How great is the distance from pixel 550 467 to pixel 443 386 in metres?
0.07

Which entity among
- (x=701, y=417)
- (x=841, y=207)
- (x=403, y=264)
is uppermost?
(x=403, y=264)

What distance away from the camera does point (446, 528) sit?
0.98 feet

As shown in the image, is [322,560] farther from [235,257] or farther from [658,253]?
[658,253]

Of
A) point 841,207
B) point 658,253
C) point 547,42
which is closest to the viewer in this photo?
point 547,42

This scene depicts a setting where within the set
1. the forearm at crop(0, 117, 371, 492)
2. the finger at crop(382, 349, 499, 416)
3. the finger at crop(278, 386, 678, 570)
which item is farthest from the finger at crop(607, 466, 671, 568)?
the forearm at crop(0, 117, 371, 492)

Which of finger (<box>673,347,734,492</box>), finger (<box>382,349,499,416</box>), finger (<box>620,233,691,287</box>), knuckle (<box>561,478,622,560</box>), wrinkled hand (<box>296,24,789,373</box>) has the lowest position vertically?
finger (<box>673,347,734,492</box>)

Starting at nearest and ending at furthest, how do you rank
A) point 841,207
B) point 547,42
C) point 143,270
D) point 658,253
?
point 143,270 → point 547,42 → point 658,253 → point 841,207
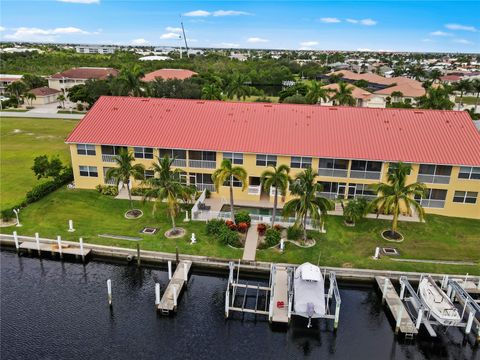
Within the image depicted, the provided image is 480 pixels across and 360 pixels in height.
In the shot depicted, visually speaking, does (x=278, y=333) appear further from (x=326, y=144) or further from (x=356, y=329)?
(x=326, y=144)

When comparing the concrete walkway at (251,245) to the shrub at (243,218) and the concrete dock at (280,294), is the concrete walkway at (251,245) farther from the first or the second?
the concrete dock at (280,294)

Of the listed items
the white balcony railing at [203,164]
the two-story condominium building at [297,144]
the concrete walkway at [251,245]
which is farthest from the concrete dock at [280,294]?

TASK TO CARRY OUT:
Quote the lines exactly, starting with the line that contains "Starting at nearest" and going on through the line that contains "point 143,270 →".

ANSWER:
Starting at nearest and ending at furthest, how do you rank
A) point 841,207
B) point 547,42
C) point 143,270
D) point 658,253
?
point 143,270 → point 547,42 → point 658,253 → point 841,207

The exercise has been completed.